**Text segment:**
····················

RealClearPolitics.com: The Many Myths of Ethanol

When everyone in politics jumps on a bandwagon like ethanol, I start to wonder if there's something wrong with it. And there is. Except for that fact that ethanol comes from corn, nothing you're told about it is true. As the Cato Institute's energy expert Jerry Taylor said on a recent "Myths" edition of "20/20," the case for ethanol is based on a baker's dozen myths.

A simple question first. If ethanol's so good, why does it need government subsidies? Shouldn't producers be eager to make it, knowing that thrilled consumers will reward them with profits?

But consumers won't reward them, because without subsidies, ethanol would cost much more than gasoline.

The claim that using ethanol will save energy is another myth. Studies show that the amount of energy ethanol produces and the amount needed to make it are roughly the same. "It takes a lot of fossil fuels to make the fertilizer, to run the tractor, to build the silo, to get that corn to a processing plant, to run the processing plant," Taylor says.

And because ethanol degrades, it can't be moved in pipelines the way that gasoline is. So many more big, polluting trucks will be needed to haul it.

More bad news: The increased push for ethanol has already led to a sharp increase in corn growing — which means much more land must be plowed. That means much more fertilizer, more water used on farms and more pesticides.

This makes ethanol the "solution"?

……

OK, but it will cut down on air pollution, right? Wrong again. Studies indicate that the standard mixture of 90 percent ethanol and 10 percent gasoline pollutes worse than gasoline.

Well, then, the ethanol champs must be right when they say it will reduce greenhouse gases and reverse global warming.

Nope. "Virtually all studies show that the greenhouse gases associated with ethanol are about the same as those associated with conventional gasoline once we examine the entire life cycle of the two fuels," Taylor says.

The triumph of symbolism vs substance.


Comments

5 responses to “The Many Myths of Ethanol”

  1. It gets better. My uncles, who own a dairy, are paying 50 percent more for feed this year than they did last year. Ethanol quotas mean that there’s less corn on the feed market to begin with, and government subsidies make it possible for ethanol producers to outbid farmers for the supplies that do exist. The end result? Expensive milk, cheese and ice cream.
    The costs associated with this kind of nonsense don’t stop at the gas pump.

····················

**Supplied material:**
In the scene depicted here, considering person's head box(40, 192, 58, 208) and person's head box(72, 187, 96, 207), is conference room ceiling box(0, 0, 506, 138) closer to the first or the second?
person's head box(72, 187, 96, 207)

····················

**Exercise task A:** According to the ethanol article, why can't ethanol be moved through pipelines the way gasoline is?
**Exercise task B:** Condense the paragraph of the ethanol article that begins "The claim that using ethanol will save energy" into a shorter version that keeps its main facts.
**Exercise task C:** Set down the ethanol article word for word from "RealClearPolitics.com: The Many" to "more than gasoline.".
The listing plays no part in what follows.

**Worked answer A:** Because ethanol degrades.

**Worked answer B:** Saying ethanol saves energy is a myth. Studies show it yields roughly as much energy as it takes to make. According to Taylor, fossil fuels are needed to make the fertilizer, run the tractor, build the silo, move the corn to a processing plant, and run that plant.

**Worked answer C:**
RealClearPolitics.com: The Many Myths of Ethanol

When everyone in politics jumps on a bandwagon like ethanol, I start to wonder if there's something wrong with it. And there is. Except for that fact that ethanol comes from corn, nothing you're told about it is true. As the Cato Institute's energy expert Jerry Taylor said on a recent "Myths" edition of "20/20," the case for ethanol is based on a baker's dozen myths.

A simple question first. If ethanol's so good, why does it need government subsidies? Shouldn't producers be eager to make it, knowing that thrilled consumers will reward them with profits?

But consumers won't reward them, because without subsidies, ethanol would cost much more than gasoline.